UMG’s gift is the largest single donation received by the Library’s audiovisual Recorded Sound Section and the first major collection of studio master materials obtained by the nation’s oldest cultural institution.
Also among the collection’s thousands of metal and lacquer discs and master mono tapes are released and unreleased versions of recordings by Tommy Dorsey, Jimmy Dorsey, the Andrews Sisters, Connee Boswell, the Mills Brothers, Guy Lombardo, Ella Fitzgerald, Fred Waring, Judy Garland and Dinah Washington.
The gift includes Crosby’s 1947 version of “White Christmas,” Armstrong’s “Ain’t Misbehavin,’ ” the Mills Brothers’ “Paper Doll,” Armstrong and Ella Fitzgerald’s duet “Frim Fram Sauce,” Les Paul’s “Guitar Boogie,” Josh White’s “Jim Crow Train” and recordings from Machito and his Afro-Cuban band.
UMG has one of the world’s most extensive music catalogs, and its gift to the Library includes historic masters from such labels as Decca, Mercury, Vocalion and Brunswick dating from the late 1920s through the late ’40s.
The collection, which consists of the company’s best copies, will be cataloged and digitized at the Library’s Packard Campus for Audio Visual Conservation in Culpeper, Va., which will secure their exceptional sonic quality. The Library will stream recordings from the collection on a website to be launched in the spring.
“A surprisingly high percentage of America’s recording heritage since the early part of the 20th century has been lost due to neglect and deterioration. The donation of the UMG archive to the Library of Congress is a major gift to the nation,” Librarian of Congress James H. Billington said.
In September, a study released by the Library estimated that only 14% of commercially released recordings before 1965 are available from rightsholders, and of music released in the U.S. during the ’30s, only about 10% can be readily accessed by the public.

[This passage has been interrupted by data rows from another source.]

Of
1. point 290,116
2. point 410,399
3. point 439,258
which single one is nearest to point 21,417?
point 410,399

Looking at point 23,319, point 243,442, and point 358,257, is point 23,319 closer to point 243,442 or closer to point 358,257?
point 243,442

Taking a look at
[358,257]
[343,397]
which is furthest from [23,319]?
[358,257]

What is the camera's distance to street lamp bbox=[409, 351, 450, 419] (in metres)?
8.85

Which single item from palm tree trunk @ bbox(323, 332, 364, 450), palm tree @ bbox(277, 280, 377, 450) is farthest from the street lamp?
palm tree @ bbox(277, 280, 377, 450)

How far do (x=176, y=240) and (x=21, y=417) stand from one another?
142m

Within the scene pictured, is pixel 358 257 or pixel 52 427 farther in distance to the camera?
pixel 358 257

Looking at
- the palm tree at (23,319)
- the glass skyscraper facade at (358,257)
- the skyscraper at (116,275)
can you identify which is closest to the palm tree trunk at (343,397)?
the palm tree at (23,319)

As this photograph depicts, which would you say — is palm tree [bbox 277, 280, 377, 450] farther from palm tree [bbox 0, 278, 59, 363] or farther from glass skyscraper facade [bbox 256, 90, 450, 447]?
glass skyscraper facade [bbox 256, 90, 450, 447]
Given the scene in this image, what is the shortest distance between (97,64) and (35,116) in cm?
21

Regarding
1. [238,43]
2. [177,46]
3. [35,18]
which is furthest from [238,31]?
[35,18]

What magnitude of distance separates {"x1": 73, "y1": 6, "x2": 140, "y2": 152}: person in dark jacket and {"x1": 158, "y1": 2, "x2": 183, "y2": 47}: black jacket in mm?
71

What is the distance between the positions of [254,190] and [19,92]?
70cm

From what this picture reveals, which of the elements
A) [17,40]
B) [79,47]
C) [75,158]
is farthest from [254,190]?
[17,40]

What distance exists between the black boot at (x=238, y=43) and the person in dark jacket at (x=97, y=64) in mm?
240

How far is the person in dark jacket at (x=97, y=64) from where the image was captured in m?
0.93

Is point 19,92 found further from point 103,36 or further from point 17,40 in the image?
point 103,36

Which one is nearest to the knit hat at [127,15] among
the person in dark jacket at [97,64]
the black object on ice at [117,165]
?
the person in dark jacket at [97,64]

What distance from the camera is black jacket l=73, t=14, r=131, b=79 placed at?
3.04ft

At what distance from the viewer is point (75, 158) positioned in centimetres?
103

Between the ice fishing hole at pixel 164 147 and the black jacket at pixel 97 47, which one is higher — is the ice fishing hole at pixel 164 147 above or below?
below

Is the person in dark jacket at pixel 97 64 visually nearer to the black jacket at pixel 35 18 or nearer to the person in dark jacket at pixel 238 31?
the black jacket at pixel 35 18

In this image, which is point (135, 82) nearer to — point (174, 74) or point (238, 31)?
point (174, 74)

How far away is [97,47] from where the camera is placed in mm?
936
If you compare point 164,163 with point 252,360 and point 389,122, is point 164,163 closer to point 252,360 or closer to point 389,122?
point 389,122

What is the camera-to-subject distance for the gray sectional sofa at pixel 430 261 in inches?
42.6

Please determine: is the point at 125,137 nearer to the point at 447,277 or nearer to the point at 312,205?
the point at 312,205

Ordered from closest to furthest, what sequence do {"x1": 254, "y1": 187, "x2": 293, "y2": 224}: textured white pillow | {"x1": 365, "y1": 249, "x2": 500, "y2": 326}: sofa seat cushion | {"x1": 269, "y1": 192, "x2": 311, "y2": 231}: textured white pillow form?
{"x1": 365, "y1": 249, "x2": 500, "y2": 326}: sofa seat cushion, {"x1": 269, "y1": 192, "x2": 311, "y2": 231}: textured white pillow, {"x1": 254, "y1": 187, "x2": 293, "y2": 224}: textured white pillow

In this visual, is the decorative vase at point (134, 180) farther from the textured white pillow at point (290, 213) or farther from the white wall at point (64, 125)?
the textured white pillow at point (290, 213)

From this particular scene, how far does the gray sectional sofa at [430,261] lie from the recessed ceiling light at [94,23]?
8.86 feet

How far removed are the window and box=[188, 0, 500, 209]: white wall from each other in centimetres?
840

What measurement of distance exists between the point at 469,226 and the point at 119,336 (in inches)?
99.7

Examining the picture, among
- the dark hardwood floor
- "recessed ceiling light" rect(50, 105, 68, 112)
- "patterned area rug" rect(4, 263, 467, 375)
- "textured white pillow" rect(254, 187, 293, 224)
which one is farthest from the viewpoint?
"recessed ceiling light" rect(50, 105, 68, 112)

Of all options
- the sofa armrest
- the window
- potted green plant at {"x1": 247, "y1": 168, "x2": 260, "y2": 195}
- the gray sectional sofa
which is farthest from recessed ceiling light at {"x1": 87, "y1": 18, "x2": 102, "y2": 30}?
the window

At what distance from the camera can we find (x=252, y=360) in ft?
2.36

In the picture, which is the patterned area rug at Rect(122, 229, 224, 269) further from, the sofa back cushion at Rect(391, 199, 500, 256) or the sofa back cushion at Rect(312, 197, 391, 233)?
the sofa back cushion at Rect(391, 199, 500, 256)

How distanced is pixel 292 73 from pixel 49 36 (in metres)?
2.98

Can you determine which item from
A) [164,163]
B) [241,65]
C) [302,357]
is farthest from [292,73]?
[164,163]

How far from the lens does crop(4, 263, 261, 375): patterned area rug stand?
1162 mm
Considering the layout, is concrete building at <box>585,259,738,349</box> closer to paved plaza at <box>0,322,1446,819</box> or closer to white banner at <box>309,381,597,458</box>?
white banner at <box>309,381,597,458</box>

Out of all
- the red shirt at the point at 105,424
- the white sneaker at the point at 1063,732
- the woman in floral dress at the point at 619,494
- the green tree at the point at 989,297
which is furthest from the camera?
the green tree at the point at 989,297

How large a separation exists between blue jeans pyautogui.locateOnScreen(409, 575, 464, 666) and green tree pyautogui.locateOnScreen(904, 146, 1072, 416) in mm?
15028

“Music is a distinctive feature of any historical period, and this particular collection of masters provides true insight into popular music’s humble beginnings and who we are as a culture today,” UMG president and COO Zach Horowitz said. “We are delighted to be collaborating with the Library of Congress to preserve and call attention to the groundbreaking musical achievements of these amazing musical pioneers.”